GIVEN EXERCISE →
Reproduce the listing verbatim, beginning at the line that contains "The picture here" and continuing through the end of the listing, both ends included.

━━━ EXERCISE INPUTS ━━━

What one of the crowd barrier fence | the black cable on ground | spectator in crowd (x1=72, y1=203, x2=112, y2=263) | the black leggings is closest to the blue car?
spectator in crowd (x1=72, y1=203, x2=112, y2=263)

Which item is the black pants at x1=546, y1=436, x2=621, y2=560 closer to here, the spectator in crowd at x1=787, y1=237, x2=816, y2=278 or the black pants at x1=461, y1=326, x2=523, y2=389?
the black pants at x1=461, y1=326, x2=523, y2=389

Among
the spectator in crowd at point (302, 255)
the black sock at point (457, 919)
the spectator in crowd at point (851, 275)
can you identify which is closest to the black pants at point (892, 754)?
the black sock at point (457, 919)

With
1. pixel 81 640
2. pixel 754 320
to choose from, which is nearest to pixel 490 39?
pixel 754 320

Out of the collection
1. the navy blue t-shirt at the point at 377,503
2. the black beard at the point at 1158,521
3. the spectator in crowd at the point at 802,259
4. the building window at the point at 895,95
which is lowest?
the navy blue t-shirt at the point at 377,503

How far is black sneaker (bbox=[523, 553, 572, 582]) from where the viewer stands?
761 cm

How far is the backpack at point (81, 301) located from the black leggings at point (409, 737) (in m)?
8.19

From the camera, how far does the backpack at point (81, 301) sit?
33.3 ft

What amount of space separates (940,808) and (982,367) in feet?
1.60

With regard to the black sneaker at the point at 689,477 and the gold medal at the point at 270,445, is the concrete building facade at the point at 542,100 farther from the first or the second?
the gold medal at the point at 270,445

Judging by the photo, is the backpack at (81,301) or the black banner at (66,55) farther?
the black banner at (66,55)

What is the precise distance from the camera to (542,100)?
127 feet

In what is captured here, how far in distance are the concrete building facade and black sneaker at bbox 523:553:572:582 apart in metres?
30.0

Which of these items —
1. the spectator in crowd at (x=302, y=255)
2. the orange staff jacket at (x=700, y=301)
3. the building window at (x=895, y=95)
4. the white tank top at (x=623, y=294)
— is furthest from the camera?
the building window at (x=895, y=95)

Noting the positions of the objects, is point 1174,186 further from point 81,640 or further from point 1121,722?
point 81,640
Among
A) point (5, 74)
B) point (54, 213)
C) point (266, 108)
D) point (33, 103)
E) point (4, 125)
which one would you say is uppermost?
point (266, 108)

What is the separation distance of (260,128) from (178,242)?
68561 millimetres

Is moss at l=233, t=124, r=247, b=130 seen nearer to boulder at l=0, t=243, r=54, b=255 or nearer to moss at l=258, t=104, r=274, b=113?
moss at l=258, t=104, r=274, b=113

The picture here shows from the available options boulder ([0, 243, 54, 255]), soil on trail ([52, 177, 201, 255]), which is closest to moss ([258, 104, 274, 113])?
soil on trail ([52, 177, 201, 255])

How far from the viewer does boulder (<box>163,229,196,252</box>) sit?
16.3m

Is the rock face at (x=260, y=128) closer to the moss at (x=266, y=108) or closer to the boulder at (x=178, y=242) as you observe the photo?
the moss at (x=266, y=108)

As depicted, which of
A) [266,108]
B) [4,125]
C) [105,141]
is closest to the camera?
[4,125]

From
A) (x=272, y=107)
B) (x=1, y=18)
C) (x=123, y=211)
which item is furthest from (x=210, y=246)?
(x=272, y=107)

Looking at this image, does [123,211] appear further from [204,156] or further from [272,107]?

━━━

OUTPUT FOR THIS EXERCISE →
The picture here shows from the available options boulder ([0, 243, 54, 255]), soil on trail ([52, 177, 201, 255]), which is closest to moss ([258, 104, 274, 113])?
soil on trail ([52, 177, 201, 255])

How far from the viewer does boulder (<box>163,229,196,252</box>) sit?
16.3m

Is the rock face at (x=260, y=128) closer to the moss at (x=266, y=108) or closer to the boulder at (x=178, y=242) as you observe the photo?
the moss at (x=266, y=108)

As depicted, which of
A) [266,108]
B) [4,125]
C) [105,141]
is closest to the camera?
[4,125]

From
A) (x=272, y=107)
B) (x=1, y=18)
C) (x=123, y=211)
which item is furthest from (x=210, y=246)?
(x=272, y=107)

Looking at this image, does [123,211] appear further from [204,156] or further from [272,107]?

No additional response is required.